▸ **What to produce**: What you return should match the data below exactly, with no pictures in it.

▸ **Given data**:
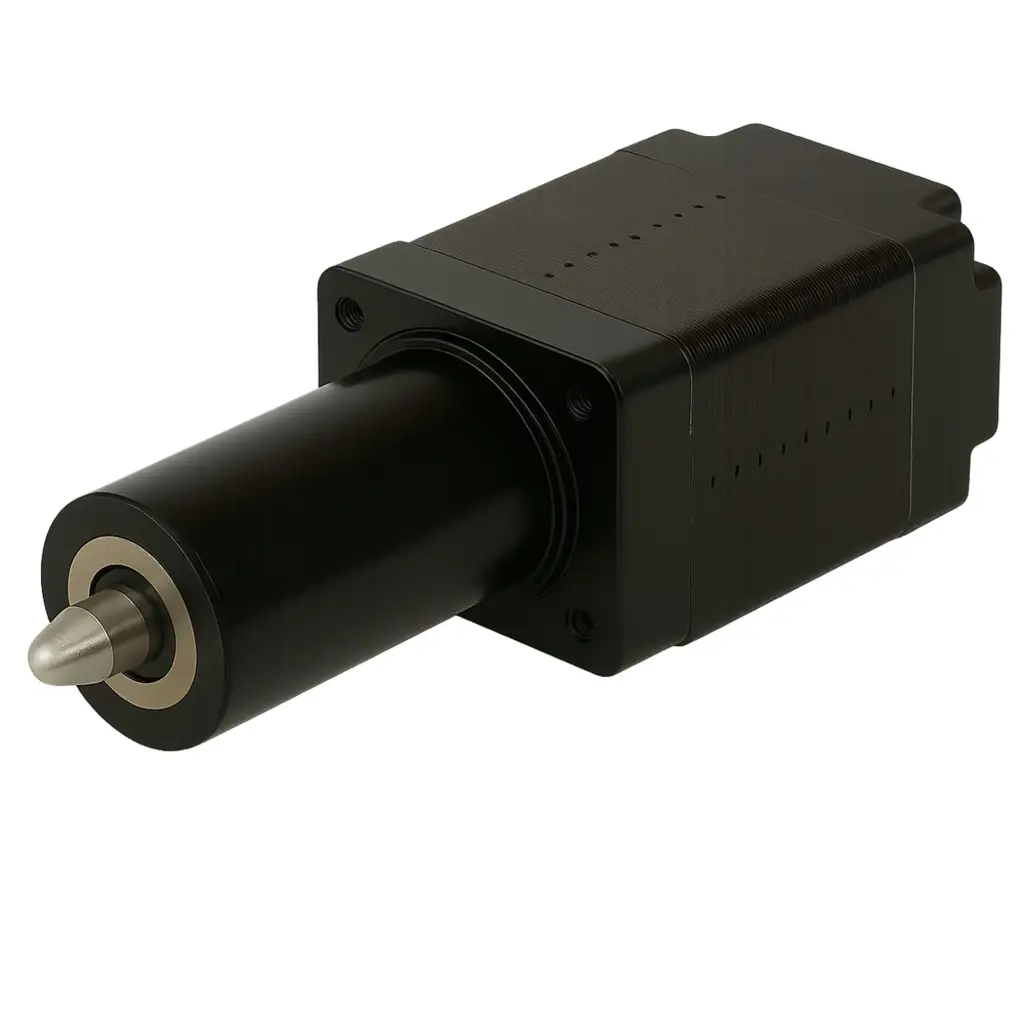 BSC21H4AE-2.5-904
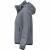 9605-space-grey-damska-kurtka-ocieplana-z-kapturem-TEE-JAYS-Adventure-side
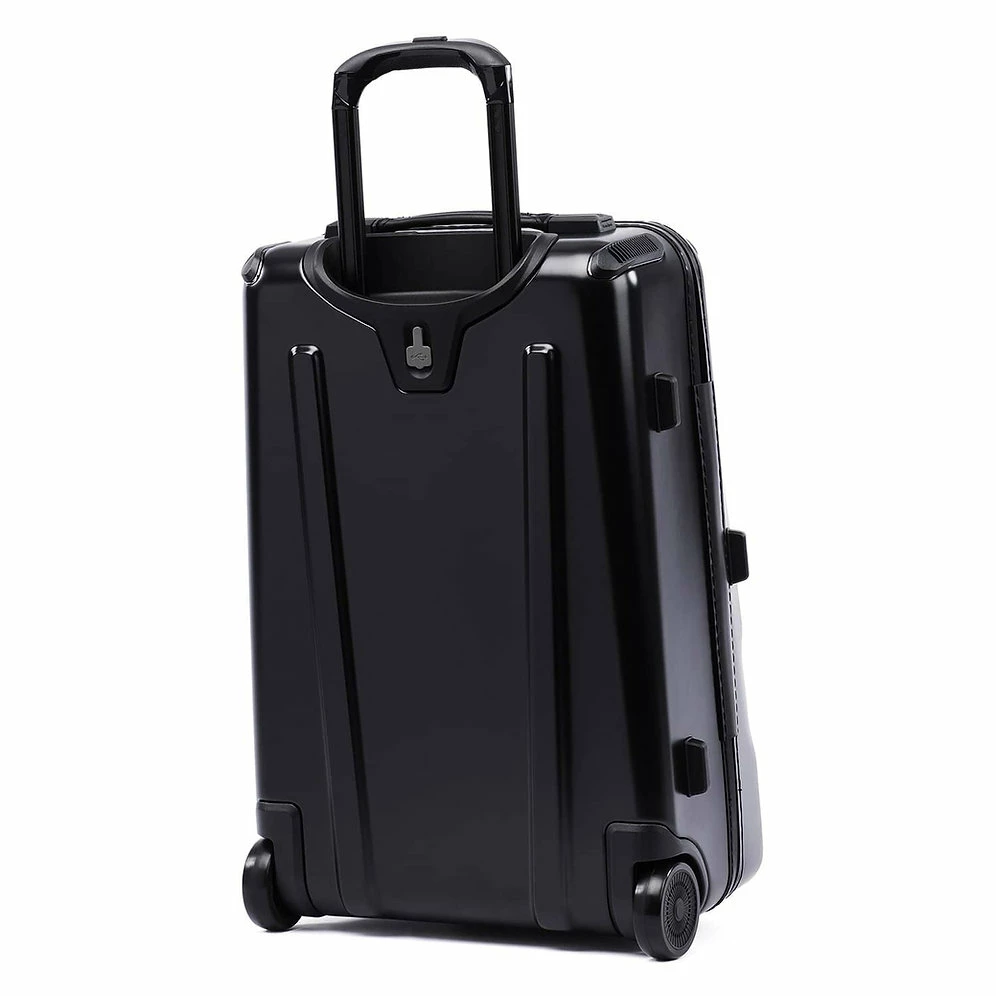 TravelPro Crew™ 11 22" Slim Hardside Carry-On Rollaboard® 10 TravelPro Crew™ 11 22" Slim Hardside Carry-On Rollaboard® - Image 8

▸ **Result**:
 BSC21H4AE-2.5-904
 9605-space-grey-damska-kurtka-ocieplana-z-kapturem-TEE-JAYS-Adventure-side
 TravelPro Crew™ 11 22" Slim Hardside Carry-On Rollaboard® 10 TravelPro Crew™ 11 22" Slim Hardside Carry-On Rollaboard® - Image 8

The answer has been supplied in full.